The performance blocks are in a combination of P, count_o and four_kinds. Not sure how to make them any faster.


#5

You appear to be using set in python and Array in julia and you are intersecting them. The Set should be the correct datastructure to use in julia.


#6

Using sets improved things a bit. So I modified combos to

function combos(items, n)
    Set(join(combo," ") for combo in combinations(items,n))
end

Now I get
19.393026 seconds (5.20 M allocations: 119.007 MB, 0.25% gc time)

Certainly twice a fast as before, but not yet near python’s 4 seconds.


#7

You need a Set in cross too.


#8

That wouldn’t work, because combinations from StatsBase requires an indexable object, a Set is not indexable.


#9

Just doing Hands = combos(deck, 5) is already terribly slow.
I don’t understand why it’s necessary to convert these to strings.


#10

Doing combinations(deck, 5) seems to be much faster on Julia v0.6 (where it now lives in the Combinatorics.jl package).


#11

Basically each possible 5 card hand is represented as a string. This is keeping with the python implementation. Arguably, I could create a hand type and define operators on it. But that would be more code, and I would like to have simple (yet fast) tutorial. I am still puzzled as to why Julia is so much slower that python here (4 seconds total run time).
On my computer, the combo version with the Set ran at 17 seconds, while Array version ran 7 seconds. The Set implementation was faster, however, in the intersect.


#12

Can you post the current version of the code?


#13

By the way, the Python version is checking for a flush and the Julia for four hands. Not sure how much difference that makes.


#14

Did you actually check the function count_o? I’m not sure it works correctly:

julia> count_o(s,l)=count(x->x==l,s)
count_o (generic function with 1 method)

julia> count_o("ABCA", "A")
0

#15
julia> s = "ABCA"
"ABCA"

julia> count(x->x=="A", s)
0

julia> count(x->x=='A', s)
2

#16

Ignore me, this is irrevelant since

julia v0.5> [suit for suit in "ABCD"]
4-element Array{Char,1}:
 'A'
 'B'
 'C'
 'D'

#17

Defining

have_flush(hand) = any(suit->count_o(hand, suit) == 5, suits)
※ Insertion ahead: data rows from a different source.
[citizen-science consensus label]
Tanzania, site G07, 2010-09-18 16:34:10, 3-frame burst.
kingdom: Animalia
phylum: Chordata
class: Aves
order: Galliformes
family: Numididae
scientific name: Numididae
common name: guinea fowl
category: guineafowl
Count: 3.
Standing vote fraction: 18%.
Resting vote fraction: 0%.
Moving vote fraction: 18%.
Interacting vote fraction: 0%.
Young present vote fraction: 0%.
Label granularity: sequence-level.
and reducing everything to

count(have_flush, Hands)

gives 6.1 seconds on my machine, compared to 4.9 for Python.


#18

This completely avoids the intersection though.


#19

On Julia 0.6 latest master, using an iterator for combos:

function combos(items, n)
    (join(combo, " ") for combo in combinations(items,n))
end

Hands = combos(deck, 5)

I get

julia> @time count(have_flush, Hands) // length(Hands)
  2.866761 seconds (36.41 M allocations: 1.628 GiB, 6.31% gc time)
33//16660

#20

I thought it is worth to elaborate more on what @dpsanders proposed.
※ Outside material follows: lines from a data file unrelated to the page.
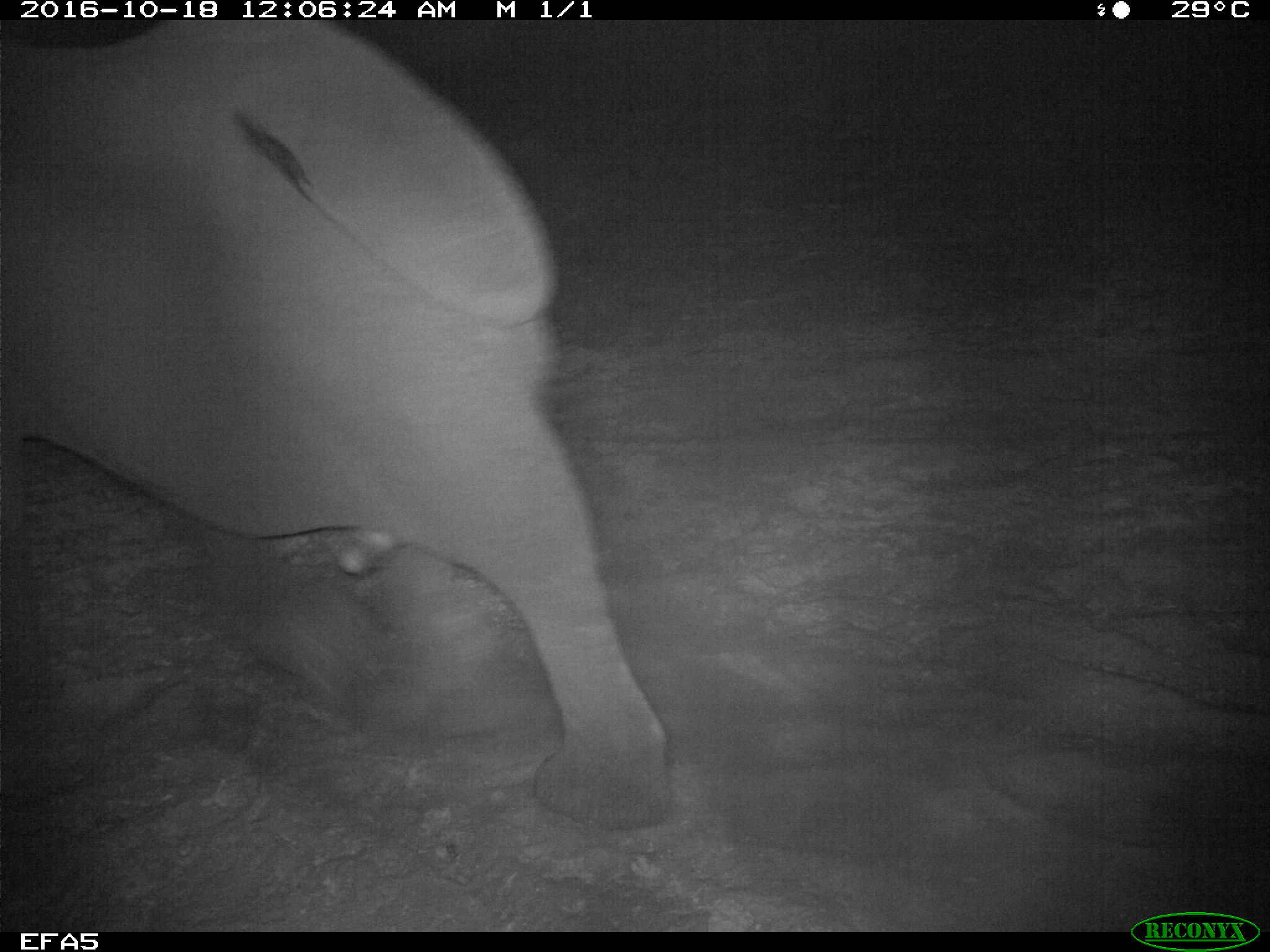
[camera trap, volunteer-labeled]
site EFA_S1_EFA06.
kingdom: Animalia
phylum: Chordata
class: Mammalia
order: Proboscidea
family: Elephantidae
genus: Loxodonta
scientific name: Loxodonta africana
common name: african bush elephant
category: elephant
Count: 1.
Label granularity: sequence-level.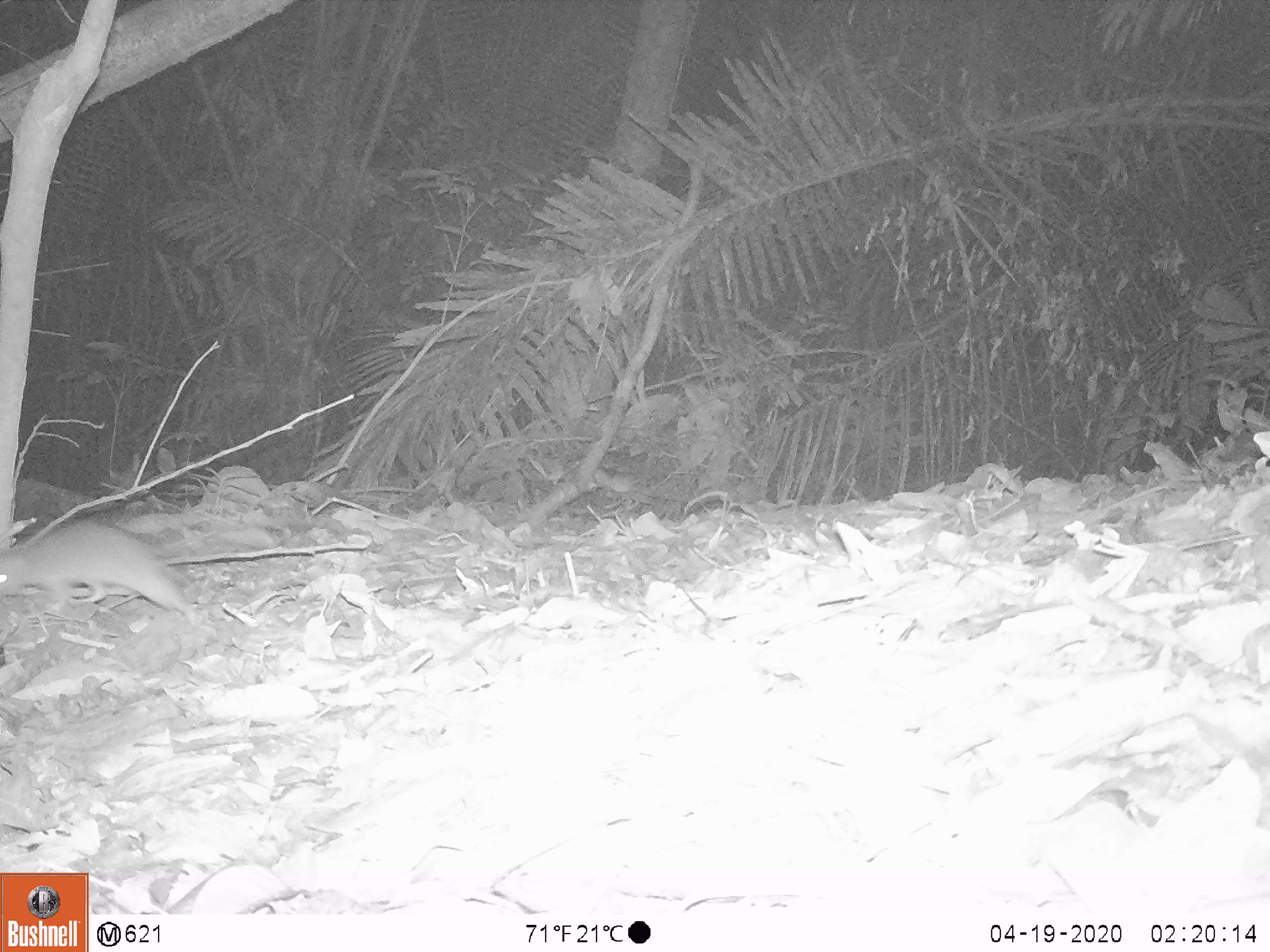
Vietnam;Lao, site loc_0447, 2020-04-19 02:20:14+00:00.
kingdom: Animalia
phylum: Chordata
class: Mammalia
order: Rodentia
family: Muridae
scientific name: Muridae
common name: old-world mice and rats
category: unidentified murid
Unidentified murid (old-world mice and rats) (Muridae). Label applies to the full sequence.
Apart from using Set in the computations I think that the problem is that

four_kind(hand)=any(count_o(hand,rank) == 4 for rank in ranks)

uses ranks that is a global variable. Using local variable in your definition of four_kind like this:

function four_kind(hand)
    r::String = ranks
    any(count_o(hand,rank) == 4 for rank in r)
end

speeds things up.

@dpsanders definition of have_flush avoids this problem although global variable is used.